The LPNs scope of practice here includes documenation, so I "delegate" (if you will) the documenation to the LPN. Then again here, I "delegate" (and I don't mean that in any sort of derogatory or superior manner) the assessments. It is only when the LPN comes to me with his/her assessment problems that I assess the patient and cosign notes. Sometimes on the floor, it's all LPNs and myself (with the RNs in the intermediate part of our unit doing their own thing), so I don't assess every single patient head to toe, only the one's they come to me with. Then I own the assessment.

11 patients is quite a lot of patients for the RN to assess. Plus nine patients for you to be responsible is a bit much too, and I can see your point.

Specializes in ORTHOPAEDICS-CERTIFIED SINCE 89.

In my state the BON ruled only RNs may "assess."

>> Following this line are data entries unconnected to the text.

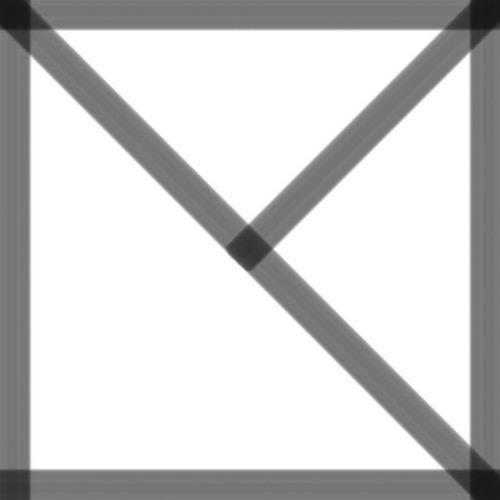 Ramailo Production's avatar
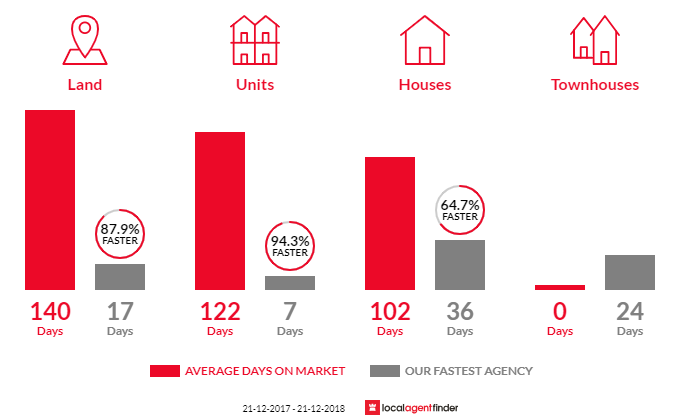 Average time to sell property in Darch, WA 6065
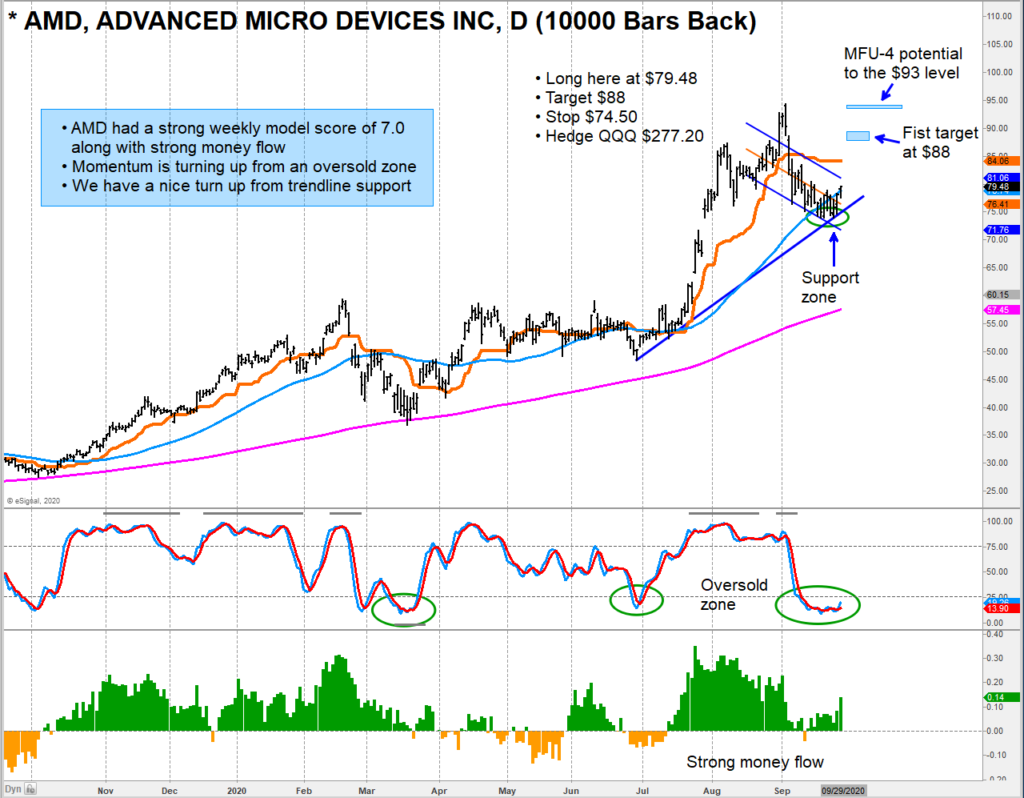advanced micro devices stock buy signal forecast higher prices chart image september 30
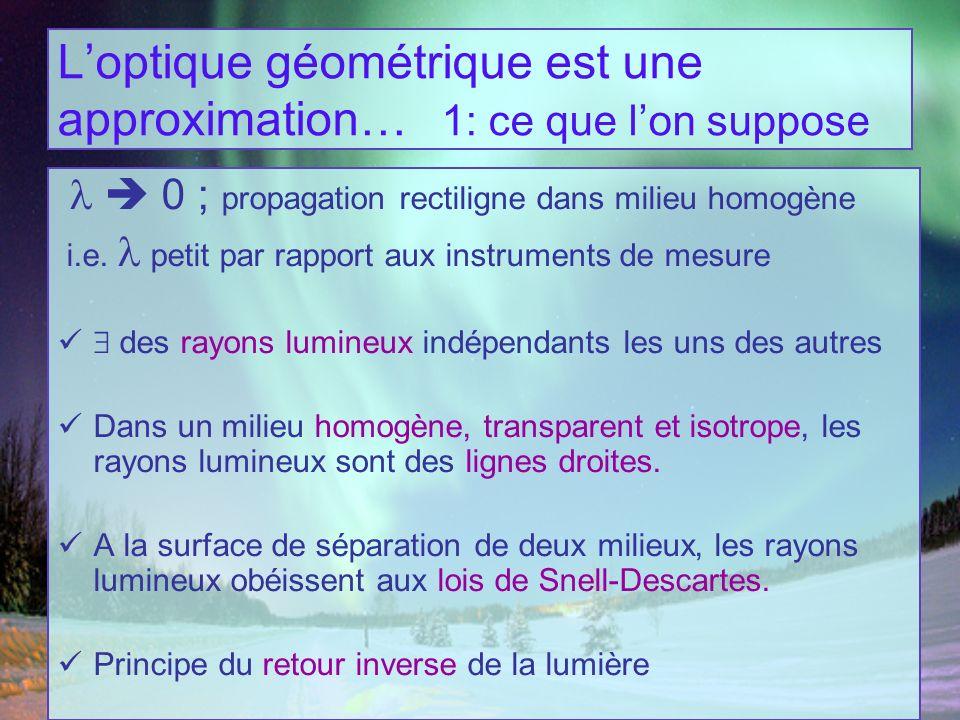 Loptique géométrique est une approximation… 1: ce que lon suppose Fondements de loptique géométrique déduits du Principe de Fermat = principe du moindre temps selon lequel la lumière suit le trajet de plus courte durée [utilise chemin optique défini par la théorie ondulatoire de la lumière…] = chemin optique L = n(l) l extrémal (minimal/maximal)
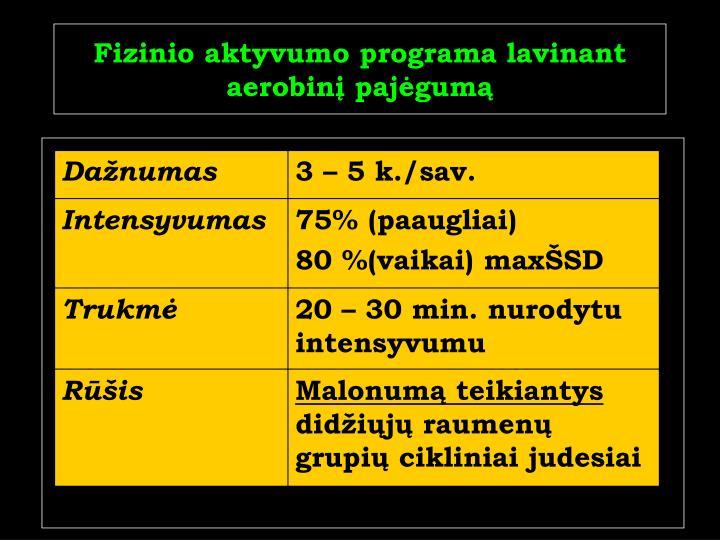 Fizinio aktyvumo programa lavinant  aerobinį pajėgumą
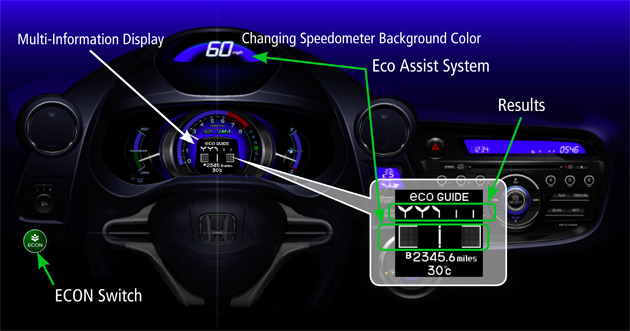 Drivers will  be able to adjust gearbox, engine, and regenerative braking performance at the touch of a button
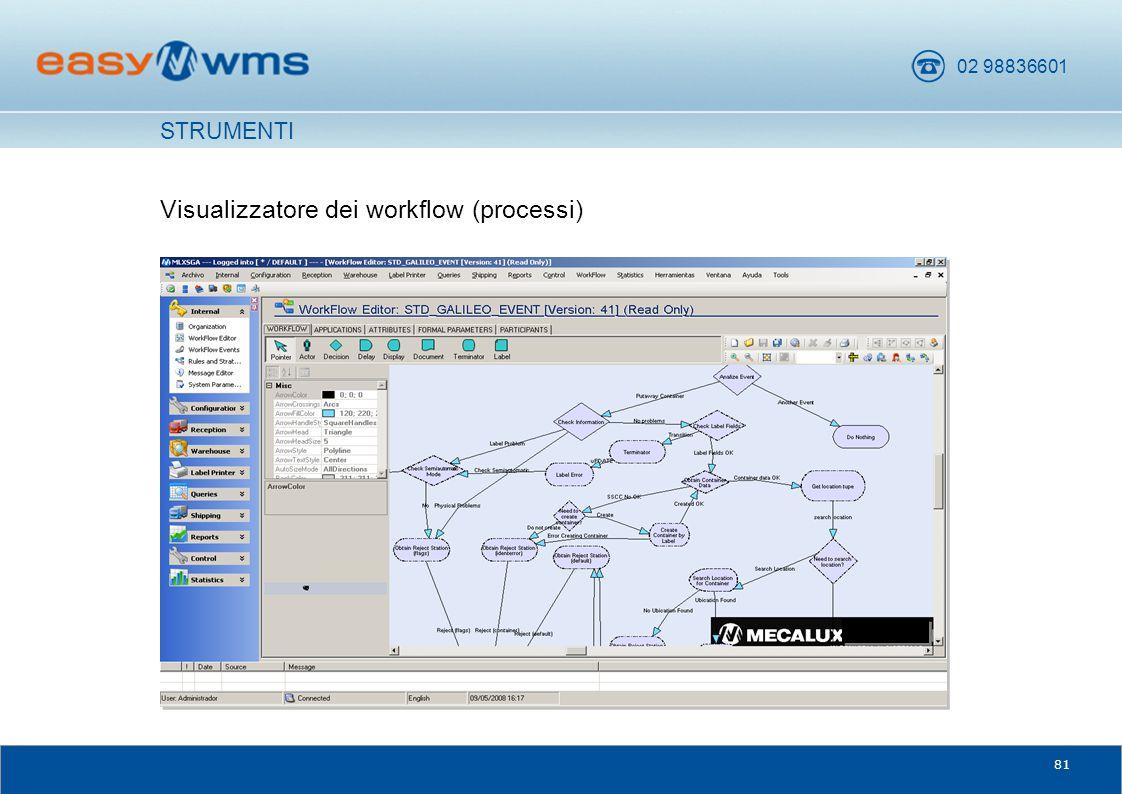 Visualizzatore dei workflow (processi)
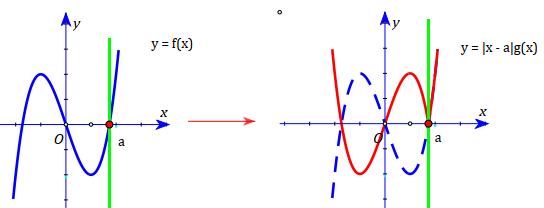 nhận dạng đồ thị hàm số bậc 3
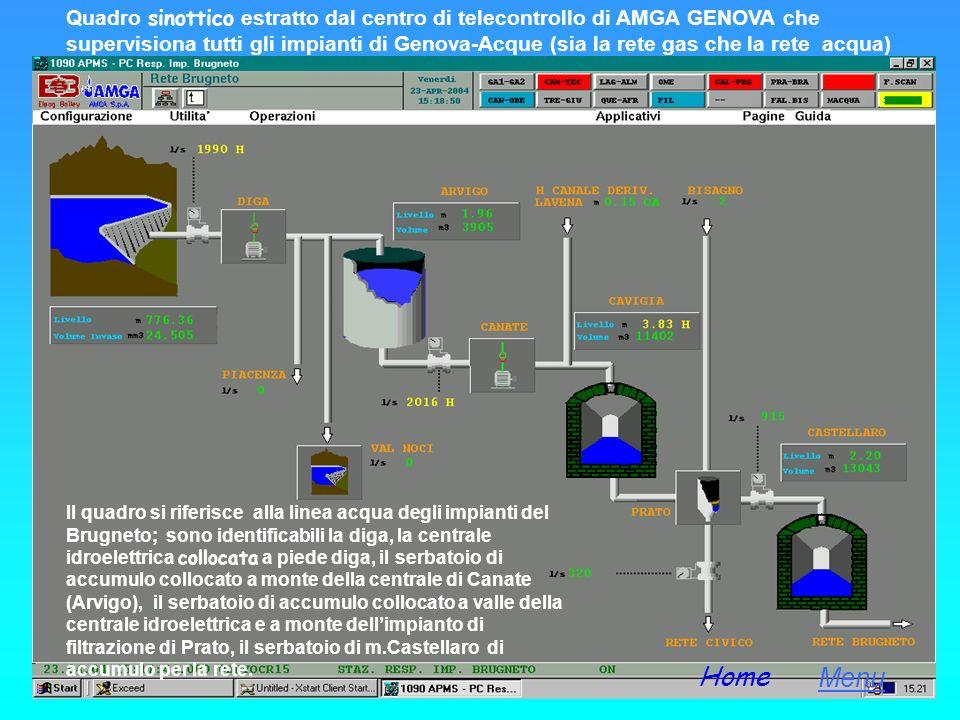 Quadro sinottico estratto dal centro di telecontrollo di AMGA GENOVA che supervisiona tutti gli impianti di Genova-Acque (sia la rete gas che la rete acqua)
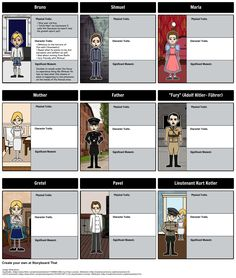 The Boy in the Striped Pajamas by John Boyne - Character Map: As ...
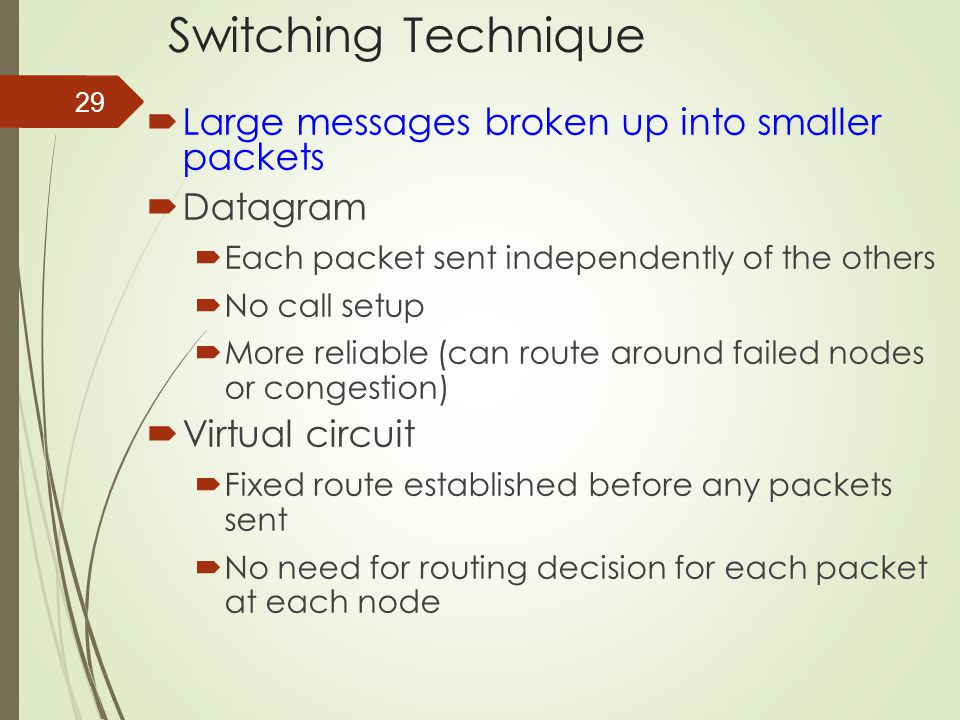Switching Technique Large messages broken up into smaller packets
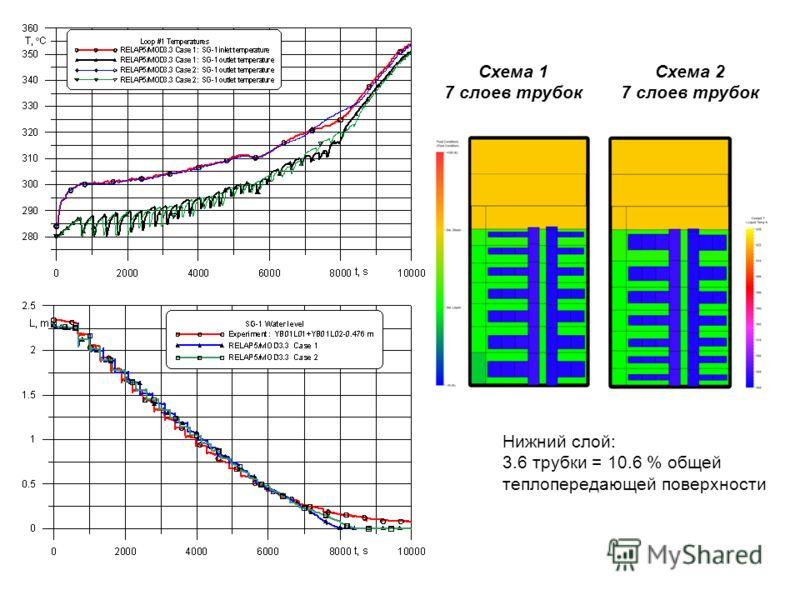 Схема 1 7 слоев трубок Схема 2 7 слоев трубок Нижний слой: 3.6 трубки = 10.6 % общей теплопередающей поверхности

LPNs may "collect information."We'd trade off. I'd do the initial assessments on a pod of ten. The LPN would do the 9 am routine meds with the exception of any direct bolus meds. Then about 10AM we'd both catch up and double team, each one documenting as they go and anything else that needed doing. Each team had a tech for bathing and toileting.

Specializes in MS Home Health.

Here my the laws of nursing only an RN can assess. If an LPN finds anything unusual the RN has to assess it. The LPN can document it.

That is what I usually did and I also was required to cosign her notations.

renerian

In my unit the LPNs work completely on their own. And it is quite a rip off for them. They do exactly the same job I do, but make a whole lot less for it. Talk about incentive to go back to school. And the only LPN we have on staff at the moment is in the progess of doing just that.

The major difference in practice between LP/VNs and RNs is the assessment of patients.

An RN cannot delegate assessment to anyone else. Assessment is more than just collecting information. It involves analyzing the information and making decisions regarding the immediate and future care of the patient base on that analysis.

I am the first to say, I know and have known LV/PNs who are able to assess and analyze as well as most RNs, and who I'd rather have working with me than a lot of RNs I know. But, that doesn't make them RNs and it doesn't give me the right to ask them to practice outside of their scope of practice. By doing that I jeopardize the LP/VNs license if he or she does what I ask and I jeopardize my own. It's a technicality. But, I for one, worked hard for my license and I protect it.

As we get closer and closer to staffing ratios for all areas of nursing, we are going to see the legal technicalities of scope of practice be a bigger and bigger issue. Because the reality is, in many areas there simply are not enough RNs to fill the spots. LV/PNs will be used. How is going to be creative and interesting, and a new world for many of us.